Independence Day is coming up and it’s a good time to reflect on the word itself. Let’s take a look at how the word plays out in public life in our own city and state.

Karnataka’s Lokayukta position opened up over a year ago and the state government has still not filled the position. Such is the fear of an independent Lokayukta, after Justice Santosh Hegde indicted official after official.

Bengaluru Metropolitan Task Force’s head IPS officer Rajvir Sharma, responding to citizen complaints on illegal buildings, threatened prosecution against over a 100 BBMP engineers. BMTF’s legal mandate allows it this independence. Not only is there a massive backlash against Sharma, the state government is now reportedly considering clipping BMTF’s powers!

There are scores of examples like this, where authorities that are supposed to function independently, are not allowed to do so, in our independent nation. The problem is not a local one. It is national and is also partly the reason behind the anti-corruption movement.

Let’s move from government to society.

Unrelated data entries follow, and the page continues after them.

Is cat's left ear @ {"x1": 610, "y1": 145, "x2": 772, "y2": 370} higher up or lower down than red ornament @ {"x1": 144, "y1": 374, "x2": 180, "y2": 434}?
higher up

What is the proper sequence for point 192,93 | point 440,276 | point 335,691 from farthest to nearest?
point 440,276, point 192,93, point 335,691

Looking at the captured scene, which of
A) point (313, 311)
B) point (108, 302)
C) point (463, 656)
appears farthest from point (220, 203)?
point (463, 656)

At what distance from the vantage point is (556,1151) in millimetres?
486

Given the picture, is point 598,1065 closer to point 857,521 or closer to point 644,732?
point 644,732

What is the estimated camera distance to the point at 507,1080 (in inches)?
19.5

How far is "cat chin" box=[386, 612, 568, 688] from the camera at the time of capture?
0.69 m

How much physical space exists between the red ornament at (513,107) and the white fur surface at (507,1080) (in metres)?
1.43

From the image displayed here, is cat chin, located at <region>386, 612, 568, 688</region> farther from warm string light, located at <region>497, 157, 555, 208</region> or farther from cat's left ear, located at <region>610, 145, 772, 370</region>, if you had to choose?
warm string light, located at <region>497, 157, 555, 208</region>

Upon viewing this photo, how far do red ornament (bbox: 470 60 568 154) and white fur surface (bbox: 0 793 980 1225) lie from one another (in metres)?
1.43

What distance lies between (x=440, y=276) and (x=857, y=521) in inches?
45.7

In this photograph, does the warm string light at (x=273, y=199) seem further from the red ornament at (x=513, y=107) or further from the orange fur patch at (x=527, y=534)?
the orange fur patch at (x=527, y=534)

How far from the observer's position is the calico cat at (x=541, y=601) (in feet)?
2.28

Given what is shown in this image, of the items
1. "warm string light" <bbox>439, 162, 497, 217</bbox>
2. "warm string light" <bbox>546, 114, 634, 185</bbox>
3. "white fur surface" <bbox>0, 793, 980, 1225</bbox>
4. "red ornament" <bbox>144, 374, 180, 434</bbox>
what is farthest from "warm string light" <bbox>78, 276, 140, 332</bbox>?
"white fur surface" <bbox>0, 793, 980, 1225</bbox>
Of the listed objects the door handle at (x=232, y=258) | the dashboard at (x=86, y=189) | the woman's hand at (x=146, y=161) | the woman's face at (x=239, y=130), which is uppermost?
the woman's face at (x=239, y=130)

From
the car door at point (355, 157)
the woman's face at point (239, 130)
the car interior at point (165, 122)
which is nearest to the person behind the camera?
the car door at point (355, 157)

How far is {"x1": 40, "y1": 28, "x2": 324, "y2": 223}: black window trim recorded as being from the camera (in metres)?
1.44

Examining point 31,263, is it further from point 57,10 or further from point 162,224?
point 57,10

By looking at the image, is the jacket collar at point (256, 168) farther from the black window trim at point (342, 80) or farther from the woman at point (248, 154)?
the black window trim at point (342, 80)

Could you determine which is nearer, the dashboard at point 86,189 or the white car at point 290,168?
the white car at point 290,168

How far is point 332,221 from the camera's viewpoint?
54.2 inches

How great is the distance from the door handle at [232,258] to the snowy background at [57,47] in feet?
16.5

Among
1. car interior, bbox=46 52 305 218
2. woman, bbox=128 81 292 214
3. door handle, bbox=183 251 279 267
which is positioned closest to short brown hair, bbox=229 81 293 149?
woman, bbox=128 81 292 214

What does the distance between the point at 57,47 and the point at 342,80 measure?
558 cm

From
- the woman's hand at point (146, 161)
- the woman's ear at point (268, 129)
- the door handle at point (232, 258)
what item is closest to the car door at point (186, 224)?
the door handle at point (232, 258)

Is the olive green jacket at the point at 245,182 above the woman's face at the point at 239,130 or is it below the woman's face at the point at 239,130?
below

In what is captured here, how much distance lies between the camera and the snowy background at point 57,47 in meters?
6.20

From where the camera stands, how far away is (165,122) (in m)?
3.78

Bangalore today harbours profound resentment on not enough Kannada being spoken here. Even worse is that entire generations of children of affluent and middle income families have grown up in the city’s English medium schools frowning on the very idea of speaking Kannada! Every once in a while, there is a backlash. However, neither the occasional incident, nor the more reserved frustration of linguists, scholars, poets and artists appears to have done to Kannada what a netizen community has started doing.

They are making Kannada sakkath cool. Around one lakh Kannadigas on Facebook, largely in their 30s, have been quietly raising the coolness quotient of the language itself. They’ve pushed for a number of things ranging from getting the language into bank challans, ATM machines and British Airways in-flight instructions. Read our report on page 13 for more.

This group has shown they can think independently from others who feel the same angst about the language. They do not resort to jingoism, violence and foul play to express angst. They are also not content with incisive and indicting prose on the dilemma.

This is only the most recent local example that Indians are thinking and speaking independently. That’s the silver lining in a situation where our governments actually prefer to shut down independence.